One of my pet hates is litter – so one of the best things about my new gardening career is the opportunity I get to clean it up! Although I deplore the necessity to clear up after lazy, irresponsible, careless people, I love to care for the environment by properly disposing of the trash they chuck everywhere, and salvaging materials for recycling; on one city-centre job last week, I collected three full sacks of plastic and glass bottles and aluminium cans to recycle, (and that was only the tip of the iceberg, I’m sad to say). Even when I’m not working, these days I seldom walk anywhere without a pair of rubber gloves and a couple of bin-bags in my pocket so that I can litter-pick on my way home – it might only be a small personal endeavour but it makes me feel I’m doing my bit against the terrible tide of waste that threatens the future of Planet Earth and every living creature on it.


So it was shocking to realise how much Hubcap and I had slipped into this awful throw-away plastic culture – but having realised, one of our main resolutions for 2018 is to cut down our plastic waste to the absolute minimum. It isn’t easy. A massive range of products, including staples like bread and vegetables, are packaged in single-use, non-biodegradable, non-recyclable plastic, with the worst offenders being the more processed foods - even 'ethical' wholefoods like Cauldron tofu and falafels, which I love but no longer feel able to buy).




Beat supermarket waste: support local High Street shops!

Luckily there are alternatives, and here are 10 changes I’ve made recently to cut down our plastic consumption:

1. No more shrink-wrapped or plastic-bagged produce. I’ll only buy supermarket fruit and veg if I can get it loose in re-usable poly bags; otherwise I go to Blacker Hall Farm Shop or Earnshaw’s in Horbury, a lovely traditional greengrocer’s shop.  

2. No more pouched cat-food - Henry Wowler now eats food from recyclable tins (saves 7 pouches per week).

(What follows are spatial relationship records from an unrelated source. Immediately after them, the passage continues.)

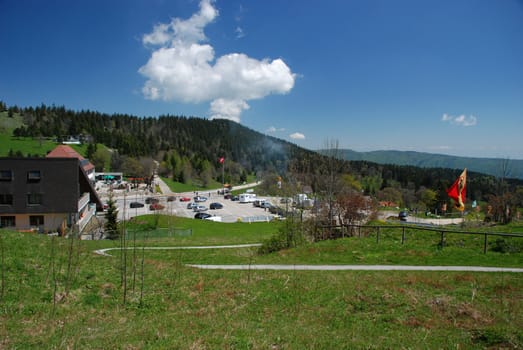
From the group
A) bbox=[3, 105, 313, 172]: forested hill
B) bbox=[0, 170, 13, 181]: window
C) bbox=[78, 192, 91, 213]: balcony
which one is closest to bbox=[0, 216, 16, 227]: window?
bbox=[0, 170, 13, 181]: window

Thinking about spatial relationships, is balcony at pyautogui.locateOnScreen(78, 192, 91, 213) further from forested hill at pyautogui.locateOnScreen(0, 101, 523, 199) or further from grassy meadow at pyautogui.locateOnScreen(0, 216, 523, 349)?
forested hill at pyautogui.locateOnScreen(0, 101, 523, 199)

3. No more hummus in single-use containers. I’m making my own from tinned chick-peas, fresh lemon and garlic, olive oil, tahini and whatever seasonings I fancy, all squished together – it’s quick, simple and works out a lot cheaper than supermarket ready-made (saves 2 containers per week).

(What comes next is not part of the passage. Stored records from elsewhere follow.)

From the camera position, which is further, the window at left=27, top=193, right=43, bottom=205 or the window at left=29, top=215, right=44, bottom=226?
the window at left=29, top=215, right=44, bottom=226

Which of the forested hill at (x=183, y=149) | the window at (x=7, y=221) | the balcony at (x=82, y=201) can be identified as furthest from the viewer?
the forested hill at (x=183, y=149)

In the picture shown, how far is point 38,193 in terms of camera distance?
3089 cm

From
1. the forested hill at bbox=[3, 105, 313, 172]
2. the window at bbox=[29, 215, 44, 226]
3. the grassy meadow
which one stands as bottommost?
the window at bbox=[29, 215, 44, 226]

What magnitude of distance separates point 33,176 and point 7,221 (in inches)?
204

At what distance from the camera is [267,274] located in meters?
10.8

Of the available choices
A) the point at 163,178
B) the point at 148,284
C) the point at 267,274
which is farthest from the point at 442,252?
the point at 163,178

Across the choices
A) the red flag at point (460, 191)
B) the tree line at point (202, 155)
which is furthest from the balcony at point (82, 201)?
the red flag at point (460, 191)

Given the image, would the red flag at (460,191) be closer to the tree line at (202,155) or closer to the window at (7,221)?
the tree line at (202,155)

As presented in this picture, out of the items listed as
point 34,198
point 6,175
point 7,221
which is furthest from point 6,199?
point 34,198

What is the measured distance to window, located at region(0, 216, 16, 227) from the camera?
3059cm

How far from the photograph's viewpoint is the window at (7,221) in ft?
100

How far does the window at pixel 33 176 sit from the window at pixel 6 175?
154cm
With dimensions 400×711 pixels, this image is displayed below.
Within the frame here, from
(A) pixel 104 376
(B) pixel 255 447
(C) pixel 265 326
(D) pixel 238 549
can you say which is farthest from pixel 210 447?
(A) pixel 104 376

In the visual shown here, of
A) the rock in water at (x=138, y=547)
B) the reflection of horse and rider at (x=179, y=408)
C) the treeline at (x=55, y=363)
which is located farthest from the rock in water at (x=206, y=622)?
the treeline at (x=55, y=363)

4. No more single-serving yoghurts for Hubcap’s lunch.  I’m experimenting with home-made: one small pot of plain live yoghurt in one litre of milk, kept at body temperature until it thickens. So far I’ve only achieved drinking yoghurt consistency, but the flavour is good so I’m persevering until I get it to set (saves 4 pots per week)!

5. No more single-serving snack packs for our lunchboxes. Instead I’m buying large bags of dried fruit, nuts, seeds and cooked pulses to decant into re-usable containers (saves c. 10 packs per week).

6. No more over-priced, over-packaged, additive-packed gluten-free snacks for Hubcap – or even the lovely healthy cold-pressed raw bars we both love. I’m back to batch-baking nutritious, gluten-free flapjacks, cakes and biscuits from scratch (saves c. 12 individual wrappers per week).

7. No more bottled spring water for Henry Wowler – he’ll get rainwater from the butt from now on!

8. No more plastic bags of anti-bacterial wipes for cleaning, or plastic bottles of hand-wash. I’ve returned to using a solution of good old-fashioned disinfectant in a re-usable spray bottle, with good old washable cloths - and good old-fashioned soap, which is anti-bacterial in itself (saves several plastic bags/1 plastic bottle per month).

9. No more plastic bags of plastic sandwich bags for lunchtime butties – now wrapping in waxed paper or recyclable aluminium foil (saves up to 10 bags per week).

10. Wherever possible, I’m choosing products in easily recyclable containers (cans, cardboard boxes, glass jars/bottles).

None of this has been particularly hard, difficult or expensive – it just takes a bit more thought and a few minor changes to our household routines – and I certainly feel happier for making more effort to protect the environment! So why not give it a go and add some of these to your list of New Year resolutions?


Back to basics: L - R, making yoghurt in a Kilner jar to decant into re-usable cups; home-made hummus with the main ingredients; eco-friendly cleaning spray and a washable cloth.